Lens Models

Point Mass

\begin{aligned} \psi = \frac{R_E^2}{D_L^2}\ln \frac{\xi}{R_E} \end{aligned}

SIS (Singular isothermal sphere)

The following expression for $\psi$ is implemented in amplitudes.py \begin{aligned} \psi^\mathrm{SIS}(x,y) = - \frac{R_E}{D_L^2}\cdot\sqrt{x^2+y^2} \end{aligned} The sign causes some confusion, and we need to check if also SIE below needs a negative sign.

In practice, we omit the (constant) factor $D_L$ in the implementation. In other words, what is called einsteinR in the code, is the quantity $C_0=R_E/D_L^2$. Thus the deflection is given as \begin{aligned} \frac{\partial\psi}{\partial x} &= C_0\cdot\frac{x}{\sqrt{x^2+y^2}}\\\
\frac{\partial\psi}{\partial y} &= C_0\cdot\frac{y}{\sqrt{x^2+y^2}} \end{aligned} The differentiation is straight forward. See psiXvalue and psiYvalue in SIS.cpp.

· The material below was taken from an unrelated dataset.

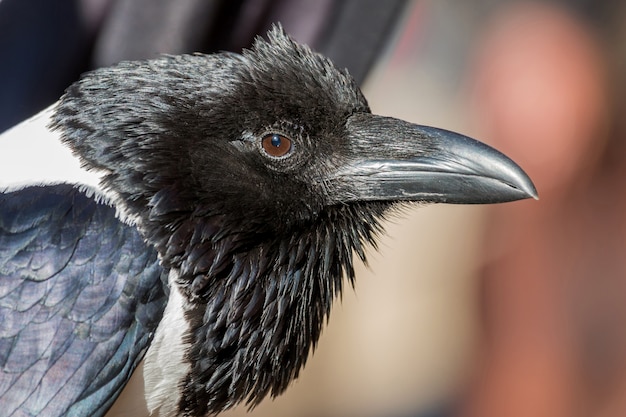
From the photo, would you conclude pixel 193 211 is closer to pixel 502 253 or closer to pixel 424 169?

Roulette amplitudes are calculated using the recursive formulæ.

SIE

\begin{aligned} \begin{split} \psi_{\xi_0,f,\theta,D_\mathrm{L}}^\textrm{SIE(R)}(R,\phi) = \frac{\xi_0}{D_\textrm{L}^2}\sqrt{\frac{f}{1-f^2}}R\cdot &\Bigg([\sin(\phi-\theta)]\cdot\sin^{-1}\left(\sqrt{1-f^2}\cdot \sin{(\phi-\theta)}\right) \\& +[\cos(\phi-\theta)]\cdot\sinh^{-1}\left(\frac{\sqrt{1-f^2}}{f}\cos(\phi-\theta)\right)\Bigg). \end{split} \end{aligned} where $(R,\phi)$ are the polar coordinates in the lens plane, i.e. \begin{equation} (x,y) = R\cdot (\sin\phi,\cos\phi). \end{equation}

The deflection is given as \begin{aligned} \frac{\partial\psi}{\partial x} &= C_0\cdot\frac{\sqrt{f}}{\sqrt{1-f^2}}\cdot\big( \cos\theta\cdot\sinh^{-1}(\frac{\sqrt{1-f^2}}{f}\frac{x’}{R}) - \sin\theta\cdot\sin^{-1}(\sqrt{1-f^2}\frac{y’}{R}) \big) \\\
\frac{\partial\psi}{\partial y} &= C_0\cdot\frac{\sqrt{f}}{\sqrt{1-f^2}}\cdot\big( \sin\theta\cdot\sinh^{-1}(\frac{\sqrt{1-f^2}}{f}\frac{x’}{R}) + \cos\theta\cdot\sin^{-1}(\sqrt{1-f^2}\frac{y’}{R}) \big) \end{aligned} where \begin{aligned} x’ &= \cos\theta\cdot x + \sin\theta\cdot y \\\
y’ &= -\sin\theta\cdot x + \cos\theta\cdot y \\\
R &= \sqrt{x^2+y^2} \end{aligned} As for SIS, $C_0=R_E/D_L^2$ is called einsteinR in the code. See psiXvalue and psiYvalue in SIE.cpp.

Implementation

The factors $D_L$ and $D_L/D_S$ are ommitted in the calculations the roulette amplitudes ($\alpha$ and $\beta$), because they cancel when the amplitudes are used in deflection formula.